Do they get the bank loan fron Caja Laboral or from the indiviual cooperative?

Dada Maheshvarananda said...

Joan, the loan comes from the Caja Laboral cooperative bank.

Mikel told us a funny true story about that. Shortly after the first co-op was started by the five engineers who had trained under Father José María Arizmendiarrieta, he started urging them to start a cooperative bank. But they said they weren't interested. Then the priest went to Madrid for a few days, and when he returned, he brought the incorporation papers for the Caja Laboral. The good priest had FORGED their signatures and gotten the application approved. And to this day, the grand success of the Mondragón Cooperative Movement is credited in large part to the financial resources that the bank provides.

Rosie said...

Maybe it's to late to comment on this blog post, but I have a question regarding the following:

''All new workers in the Basque Country start with a six to twelve month trial period. If they demonstrate that they are good workers and accept the cooperative system, they can become a member by investing about one year's salary – they can get a bank loan to pay this over 36 months at 3.7% interest.''

If a worker wants to leave a Mondragon cooperative, do the individual cooperative have to pay him/her back this money?

Dada Maheshvarananda said...

Rosie,

No, the investment is non-refundable. However, if any Mondragon cooperative goes bankrupt, the Mondragon Cooperative Corporation guarantees employment in another cooperative for every worker. So each member is guaranteed work for life.

rosie said...

Thanks a lot for your answer!

Am I allowed to ask two more questions? I would be very happy if you could answer!

Can a cooperative fire workers, and if so, how do they do it? Do you know who makes the decisions if someone has to get fired (if someone's breaking the rules of the cooperative for example)?

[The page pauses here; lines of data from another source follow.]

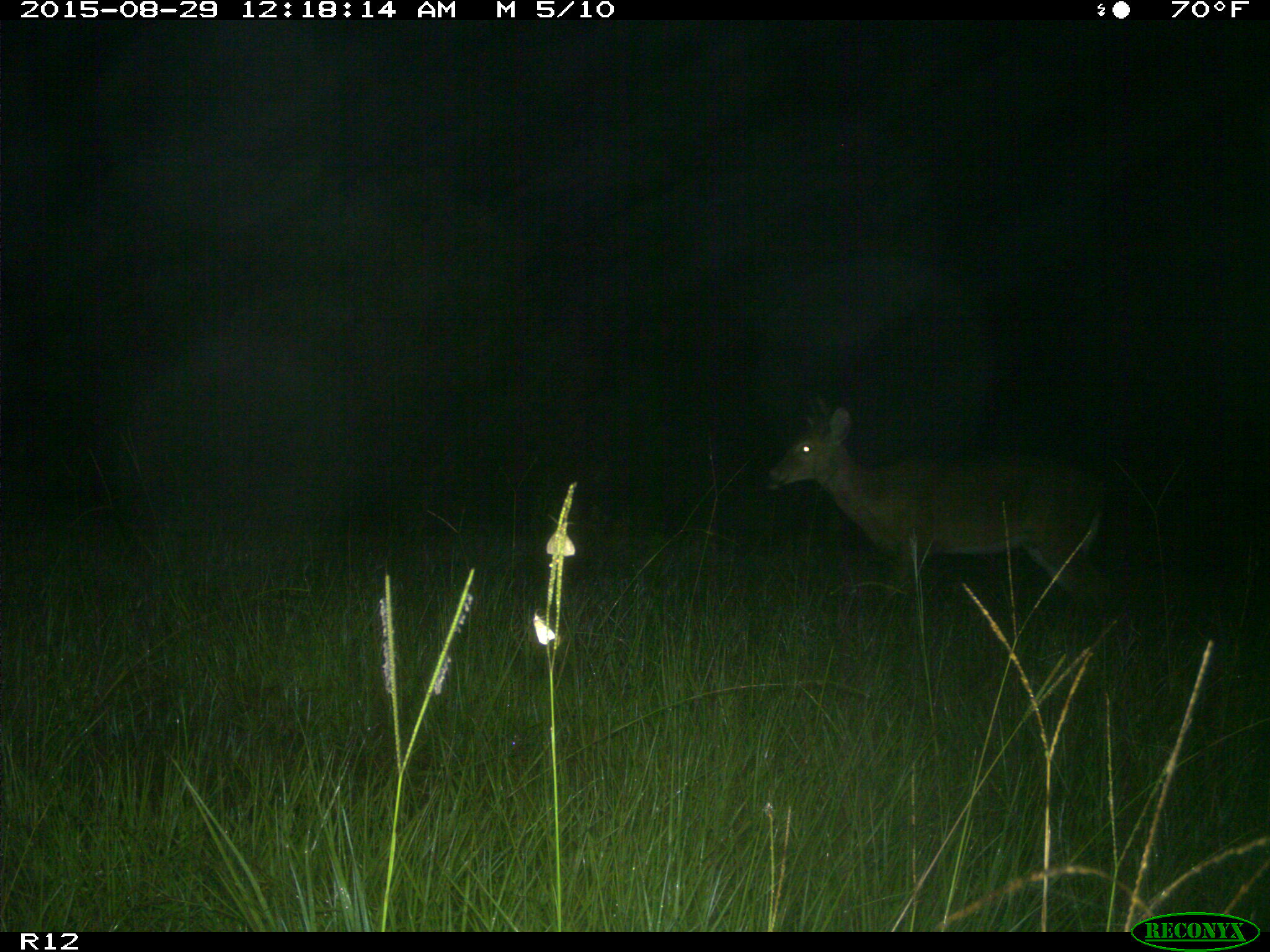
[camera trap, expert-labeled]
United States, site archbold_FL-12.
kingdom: Animalia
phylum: Chordata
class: Mammalia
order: Artiodactyla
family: Cervidae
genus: Odocoileus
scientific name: Odocoileus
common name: deer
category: unidentified deer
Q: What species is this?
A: Unidentified deer (deer) (Odocoileus).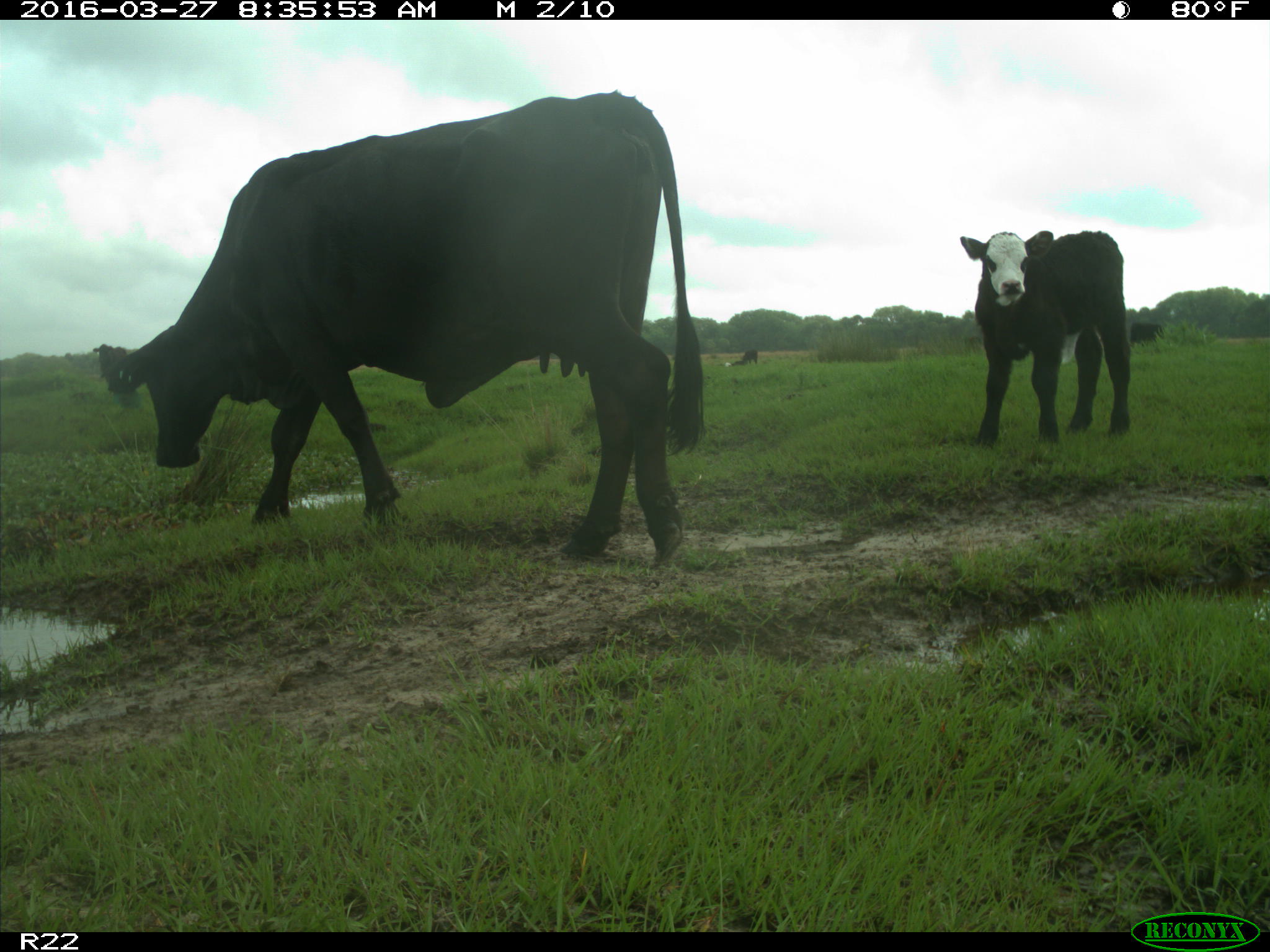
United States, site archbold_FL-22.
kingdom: Animalia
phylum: Chordata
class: Mammalia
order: Artiodactyla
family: Bovidae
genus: Bos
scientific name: Bos taurus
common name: domestic cow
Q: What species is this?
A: Bos taurus (domestic cow).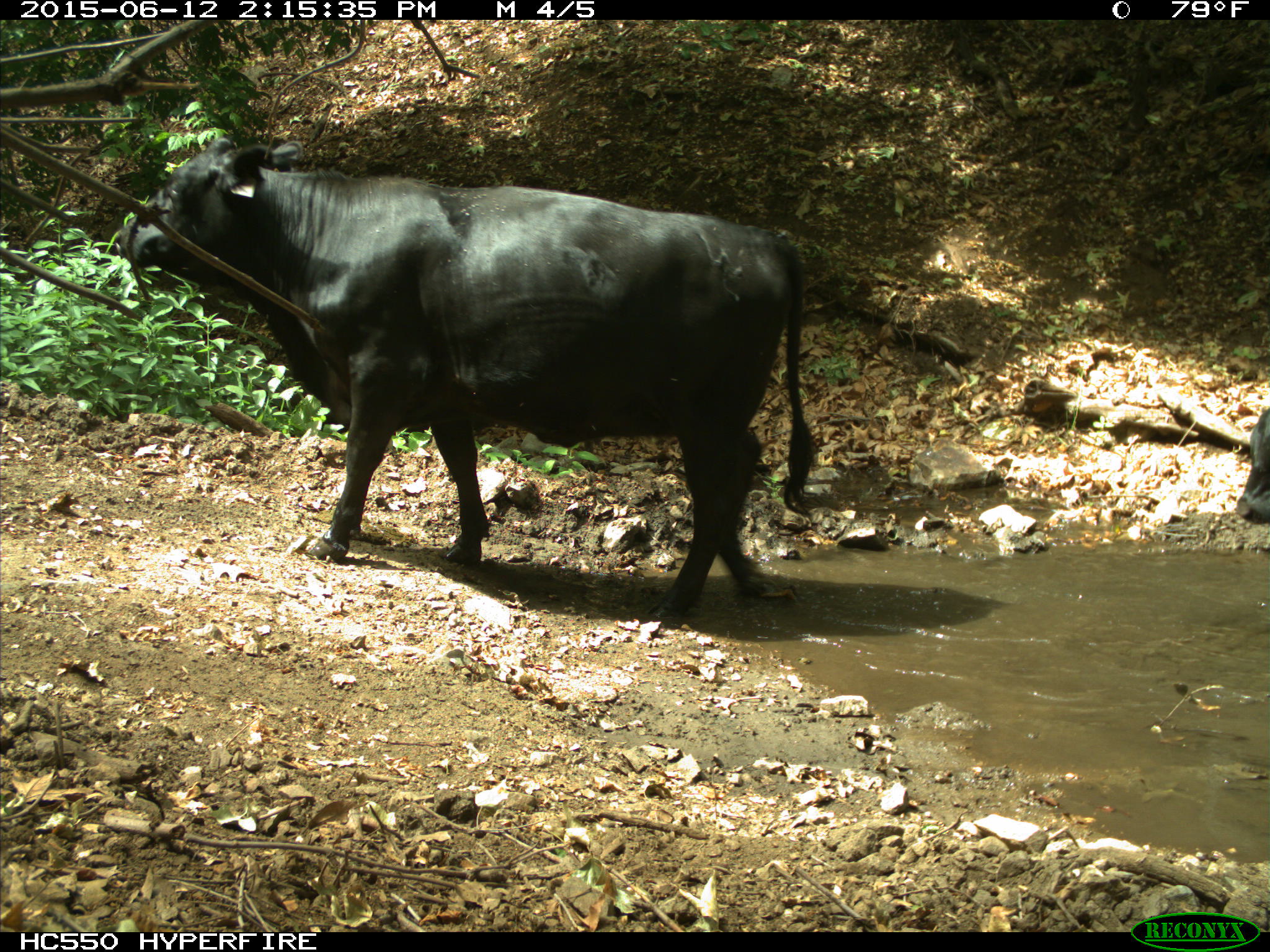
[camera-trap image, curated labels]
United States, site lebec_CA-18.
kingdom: Animalia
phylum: Chordata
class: Mammalia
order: Artiodactyla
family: Bovidae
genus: Bos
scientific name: Bos taurus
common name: domestic cow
Bos taurus (domestic cow).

In for example Argentina, according to what I know (correct me if I'm wrong), the cooperative legislation says that everyone working in a cooperative have the right to become member after a six-month trial period. In the Basque Country, such a law doesn't exist (again according to what I've read so correct me if I'm wrong), and that's why the cooperatives of Mondragon can hire people without making them members (like Eroski did until last year when everyone became members). Does every worker have the right to become member in the individual cooperatives of Mondragon (is there some kind of rule in Mondragon giving the workers the right to become members) or is that a decision of every individual cooperative?

Thanks again lot for you answer!

/Rosie

georg said...

hey dada, do individual cooperatives of mondragon compete with eachother?

Dada Maheshvarananda said...

Dear Rosie and Georg,

There is a one-year trial period before a worker is approved to join a cooperative in Mondragón. Yes, it is possible to fire a cooperative member, but that is a complicated process involving the collective membership with appeals procedures.

No cooperative in Mondragón is allowed to compete with any other cooperative. The Mondragón Cooperative Corporation is very strict about that.

georg said...

Cheers.

One more thing: Why do you think Mondragon coops invest so much in the future? It seems to me that some workers cooperatives that I've visited in for example Argentina are unwilling to reinvest profits in the their company because the workers often prefer to take out all the profits as wages instead of for example investing some of the profits in more marketing etc. Is that something you have experienced in workers-managed firms? If so, how do you think we can solve this problem and how did they solve it in Mondragon?